More than one value per category can be specified, as follows:
feht -i data/test_metadata.txt -d data/test_binary.txt --one "position up down" --two "position sideways floating"
Easily performing a one vs. all comparison is done by specifying only GroupOne
, which will then be compared to a group comprised of all non-specified values of the same category. For example:
feht -i data/test_metadata.txt -d data/test_binary.txt --one "position up"

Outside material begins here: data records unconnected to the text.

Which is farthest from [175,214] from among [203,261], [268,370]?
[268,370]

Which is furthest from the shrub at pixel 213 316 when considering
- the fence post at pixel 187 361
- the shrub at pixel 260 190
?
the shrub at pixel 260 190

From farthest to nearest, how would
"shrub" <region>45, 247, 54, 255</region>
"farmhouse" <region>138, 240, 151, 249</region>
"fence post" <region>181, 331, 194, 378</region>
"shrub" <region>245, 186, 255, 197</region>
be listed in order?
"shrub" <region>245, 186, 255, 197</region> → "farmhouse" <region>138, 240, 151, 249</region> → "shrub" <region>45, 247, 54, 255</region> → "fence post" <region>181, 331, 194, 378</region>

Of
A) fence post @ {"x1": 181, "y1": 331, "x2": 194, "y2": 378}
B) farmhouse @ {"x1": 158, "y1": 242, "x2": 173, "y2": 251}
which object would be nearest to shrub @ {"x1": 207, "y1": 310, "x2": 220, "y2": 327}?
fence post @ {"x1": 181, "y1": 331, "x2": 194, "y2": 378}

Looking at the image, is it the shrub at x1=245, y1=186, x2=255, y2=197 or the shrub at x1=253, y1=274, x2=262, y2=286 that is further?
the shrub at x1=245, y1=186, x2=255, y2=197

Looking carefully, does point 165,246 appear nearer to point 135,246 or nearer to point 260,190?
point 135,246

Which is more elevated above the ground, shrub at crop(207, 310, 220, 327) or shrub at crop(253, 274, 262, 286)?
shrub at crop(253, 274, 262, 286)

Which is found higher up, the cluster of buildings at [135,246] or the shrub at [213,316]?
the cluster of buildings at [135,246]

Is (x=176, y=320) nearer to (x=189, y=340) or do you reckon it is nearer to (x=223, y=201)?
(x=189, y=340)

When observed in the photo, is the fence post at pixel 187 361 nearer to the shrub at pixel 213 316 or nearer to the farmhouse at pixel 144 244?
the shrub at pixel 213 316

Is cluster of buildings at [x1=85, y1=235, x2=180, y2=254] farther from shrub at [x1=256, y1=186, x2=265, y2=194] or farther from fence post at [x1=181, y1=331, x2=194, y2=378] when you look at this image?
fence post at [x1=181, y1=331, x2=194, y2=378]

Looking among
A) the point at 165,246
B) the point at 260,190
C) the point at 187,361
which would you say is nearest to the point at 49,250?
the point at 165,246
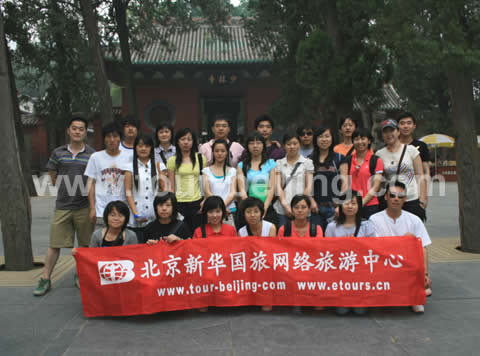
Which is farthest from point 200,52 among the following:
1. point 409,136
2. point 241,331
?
point 241,331

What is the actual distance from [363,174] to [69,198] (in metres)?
3.01

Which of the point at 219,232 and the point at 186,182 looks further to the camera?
the point at 186,182

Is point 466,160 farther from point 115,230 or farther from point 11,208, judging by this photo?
point 11,208

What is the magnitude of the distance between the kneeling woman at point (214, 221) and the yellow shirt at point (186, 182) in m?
0.32

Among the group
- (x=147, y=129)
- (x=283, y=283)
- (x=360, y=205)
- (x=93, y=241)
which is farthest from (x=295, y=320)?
(x=147, y=129)

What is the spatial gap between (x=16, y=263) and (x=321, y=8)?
760 cm

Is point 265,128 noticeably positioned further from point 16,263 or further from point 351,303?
point 16,263

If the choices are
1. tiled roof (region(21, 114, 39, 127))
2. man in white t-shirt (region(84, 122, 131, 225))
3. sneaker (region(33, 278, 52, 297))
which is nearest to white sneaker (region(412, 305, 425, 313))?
man in white t-shirt (region(84, 122, 131, 225))

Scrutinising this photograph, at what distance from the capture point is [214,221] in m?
3.99

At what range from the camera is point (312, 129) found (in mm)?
4770

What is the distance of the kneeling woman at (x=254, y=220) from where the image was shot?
3.92 m

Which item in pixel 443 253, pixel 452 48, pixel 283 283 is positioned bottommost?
pixel 443 253

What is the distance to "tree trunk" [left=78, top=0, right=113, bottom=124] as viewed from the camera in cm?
973

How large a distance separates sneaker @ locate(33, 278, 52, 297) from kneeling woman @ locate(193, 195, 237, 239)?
1670 mm
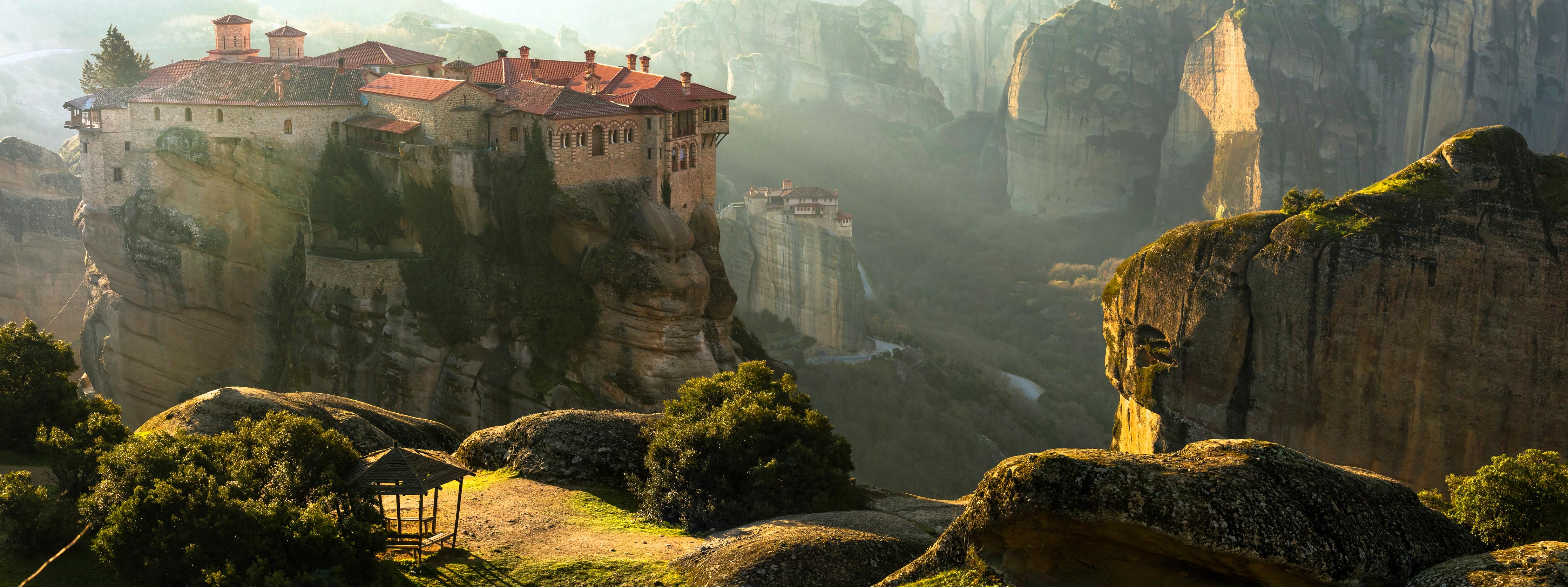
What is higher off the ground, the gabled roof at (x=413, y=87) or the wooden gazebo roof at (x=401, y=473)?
the gabled roof at (x=413, y=87)

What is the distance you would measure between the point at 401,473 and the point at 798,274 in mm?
49614

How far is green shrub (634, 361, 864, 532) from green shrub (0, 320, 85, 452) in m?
10.6

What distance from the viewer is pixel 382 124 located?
4072 cm

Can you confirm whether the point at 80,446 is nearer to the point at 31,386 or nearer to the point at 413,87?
the point at 31,386

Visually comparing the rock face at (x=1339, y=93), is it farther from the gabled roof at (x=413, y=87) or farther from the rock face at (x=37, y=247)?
the rock face at (x=37, y=247)

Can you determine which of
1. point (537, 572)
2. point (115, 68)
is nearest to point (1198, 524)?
point (537, 572)

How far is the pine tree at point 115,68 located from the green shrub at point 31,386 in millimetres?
28555

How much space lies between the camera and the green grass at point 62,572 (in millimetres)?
15188

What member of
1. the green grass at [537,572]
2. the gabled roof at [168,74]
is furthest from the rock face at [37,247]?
the green grass at [537,572]

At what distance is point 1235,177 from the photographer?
88125mm

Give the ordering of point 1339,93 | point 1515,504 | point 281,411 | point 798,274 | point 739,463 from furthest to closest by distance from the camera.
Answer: point 1339,93 → point 798,274 → point 739,463 → point 281,411 → point 1515,504

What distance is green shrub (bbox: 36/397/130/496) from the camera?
17188mm

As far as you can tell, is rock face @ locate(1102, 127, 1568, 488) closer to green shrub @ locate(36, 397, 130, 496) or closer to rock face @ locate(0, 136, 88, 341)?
green shrub @ locate(36, 397, 130, 496)

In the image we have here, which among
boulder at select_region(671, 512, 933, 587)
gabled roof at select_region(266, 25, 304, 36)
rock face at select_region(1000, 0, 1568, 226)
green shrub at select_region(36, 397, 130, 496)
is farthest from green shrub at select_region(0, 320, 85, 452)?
rock face at select_region(1000, 0, 1568, 226)
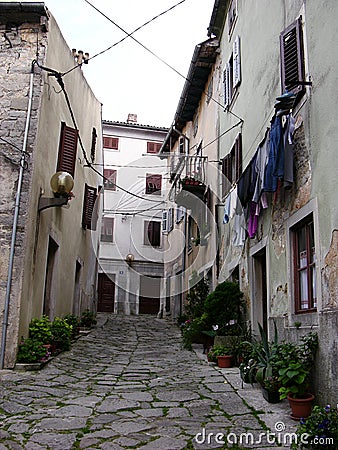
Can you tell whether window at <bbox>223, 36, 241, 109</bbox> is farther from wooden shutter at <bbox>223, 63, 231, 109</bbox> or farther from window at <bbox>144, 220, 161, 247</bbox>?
window at <bbox>144, 220, 161, 247</bbox>

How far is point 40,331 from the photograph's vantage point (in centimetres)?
823

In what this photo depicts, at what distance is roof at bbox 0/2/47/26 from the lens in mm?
8594

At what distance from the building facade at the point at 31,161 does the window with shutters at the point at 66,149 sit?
0.02 m

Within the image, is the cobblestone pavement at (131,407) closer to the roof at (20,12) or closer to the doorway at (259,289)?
the doorway at (259,289)

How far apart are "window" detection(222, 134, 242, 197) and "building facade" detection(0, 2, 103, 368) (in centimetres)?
365

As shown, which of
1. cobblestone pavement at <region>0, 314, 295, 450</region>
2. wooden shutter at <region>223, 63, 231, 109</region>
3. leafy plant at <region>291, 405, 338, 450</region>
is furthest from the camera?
wooden shutter at <region>223, 63, 231, 109</region>

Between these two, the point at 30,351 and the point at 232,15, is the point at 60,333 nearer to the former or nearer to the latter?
the point at 30,351

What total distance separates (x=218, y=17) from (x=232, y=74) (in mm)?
2562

The above will construct GroupOne
as up
and GroupTwo
as down sideways floating
.
By default, feht
will output every result for every comparison. If you wish to limit the number of results, the ratioFilter
can be used, where only results with a ratio greater than or equal to the value will be displayed. For example, in the first block of results above, if we set the ratioFilter
to 1.0
as in the following:
feht -i data/test_metadata.txt -d data/test_binary.txt -f 1
Only a single result is returned:
[#-
Group1 category: group Group1: B
Group2 category: group Group2: C
---
Name GroupOne (+) GroupOne (-) GroupTwo (+) GroupTwo (-) pValue Ratio
binary21 4 0 0 2 1.0 1.0
-#]
By default the tab character ('\t') is used as a delimiter, but any single character can be used. To use the comma character (',') enter it using the -l
argument ("el"), and single-quotes around the delimiter:
feht -i data/test_metadata.txt -d data/test_binary.txt -l ','
If desired, the multiple-testing correction can be turned off by specifying "none" to the -c
option. For example, to run a comparison with no correction:
feht -i data/test_metadata.txt -d data/test_binary.txt -c none
feht
by default operated on a table of binary data, but comes with built-in support for single-nucleotide variant (SNV) data.
For each data entry, feht
will convert the SNV into a binary comparison for all four nucleotides. Consider the provided data in data/test_snps.txt
:
GenomeA GenomeB GenomeC GenomeD GenomeE GenomeF GenomeG GenomeH GenomeI GenomeJ GenomeK GenomeL
snp1 T - T T C A A C A A C C
snp2 A T T A A A T A A T A T
snp3 C G T T A A G C C C A A
snp4 C T A C G T T - A A C A
...
If the following comparison is run:
feht -i data/test_metadata.txt -d data/test_snps.txt -m snp
The following is produced:
[#-
Group1 category: group Group1: B
Group2 category: group Group2: C
---
Name GroupOne (+) GroupOne (-) GroupTwo (+) GroupTwo (-) pValue Ratio
snp32_a 0 4 2 0 1.0 -1.0
snp45_a 0 4 2 0 1.0 -1.0
snp41_t 0 4 2 0 1.0 -1.0
snp21_t 0 4 2 0 1.0 -1.0
...
This shows that the data for snp32
has been converted into binary, with the nucleotide under comparison appended. For snp32_a
this represents all A
characters in the data as positive, and all C
, T
, and G
characters as negative. All four comparisons are carried out for each row of SNV data.
Within the binary
mode, if data are not in 1
or 0
form, they will be ignored, and will not contribute to the calculations as either a positive or negative value; the total data for groups will be adjusted to accommodate the missing data. The same is true for snp
mode data that is not A, C, T, G
For example:
GenomeA GenomeB GenomeC GenomeD GenomeE GenomeF GenomeG GenomeH GenomeI GenomeJ GenomeK GenomeL
snp1 T - T T C A A C A A C C
Contains 12 possible entries, but the one for GenomeB
is of the form -
. This entry will be ignored, and only 11 data points will be used. This means that if GroupOne
normally has 4 members and contains GenomeB
, for the snp1
calculations, it will be as if it only contained 3 members.